Оук напрягается и я сажусь на кровати, прикрывая обнажённую грудь покрывалом.
– Послушай, ещё очень рано делать выводы, и я тоже не хочу давить на тебя. Давай просто двигаться. Нам ведь хорошо друг с другом, так?
– Ну да, – хмурясь, кивает он.
– Вот. Мы свободные и мы можем делать всё, что захотим. Раньше я была глупой, хотя мой личный идиотизм остался, но я многое поняла. Я не даю больше ничему определений. Мы вместе. Да, мы вместе. Ты и я. Мы голые и я хочу наслаждаться тобой, Оук. Этим временем, каждой секундой. Я хочу видеть отражение рождественских огоньков в твоих глазах и слышать твой смех. А, что будет дальше, мы не можем знать. Я не хочу знать. Я устала от определений. Они мне не помогали. Ты согласен? – С надеждой смотрю на него.
– Согласен, но у нас не свободные отношения. То есть ты трахаться ни с кем другим, кроме меня, не будешь. Поняла?
Усмехаюсь и киваю.
– Мне подходит.

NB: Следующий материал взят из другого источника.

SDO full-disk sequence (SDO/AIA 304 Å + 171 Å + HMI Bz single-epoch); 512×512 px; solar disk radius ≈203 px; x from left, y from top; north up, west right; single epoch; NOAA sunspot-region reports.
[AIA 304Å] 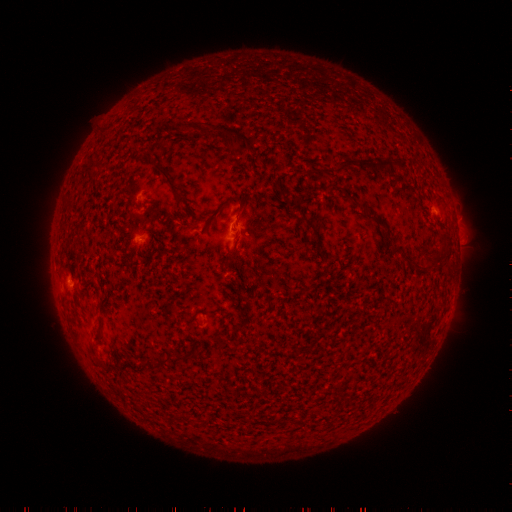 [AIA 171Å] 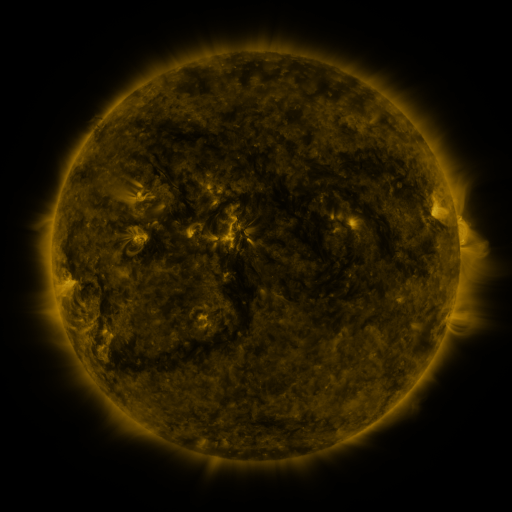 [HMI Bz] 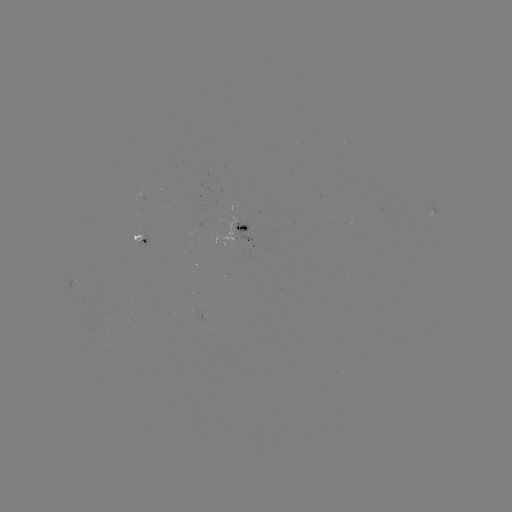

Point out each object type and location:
spotted active region: (434, 215)
spotted active region: (245, 231)
spotted active region: (139, 237)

Тогда чем займёмся? – Интересуюсь я.
– Хм, я думал остаться здесь до завтра. Мы всё равно проспали соревнование по лепке снеговиков.
– Чёрт, отец меня прибьёт. Это вылетело из моей головы, – скулю я.
– Расслабься. Они оба проиграли двенадцатилетнему мальчишке, а потом оба уничтожили его снеговик. Они довели до слёз ребёнка и сбежали.
Я взрываюсь от хохота. Конечно, это же наши отцы. Что от них ещё можно было ожидать?
– Эти парни сумасшедшие, да?
– Определённо, и я не удивлён, почему мы не менее сумасшедшие, чем они, – улыбается Оук.
– Но здесь никого нет и я, надеюсь, что сюда никто не придёт, потому что идея забаррикадироваться в номере отеля терзает меня с утра. В общем, поесть что-то есть?
Оук смеётся и поднимается с кровати голым. Сглатываю при виде его обнажённых ягодиц и облизываю губы. Я обожаю смотреть на него, но больше обожаю, когда он голый. Оук тащит тележку с едой к кровати, подмигивая мне, а потом направляется к своему чемодану.
– Я думаю, что нам нужно что-то праздничное, – он достаёт из чемодана две шапки Санты, и я смеюсь. Он бросает мне одну, и я надеваю себе на голову, он делает то же самое.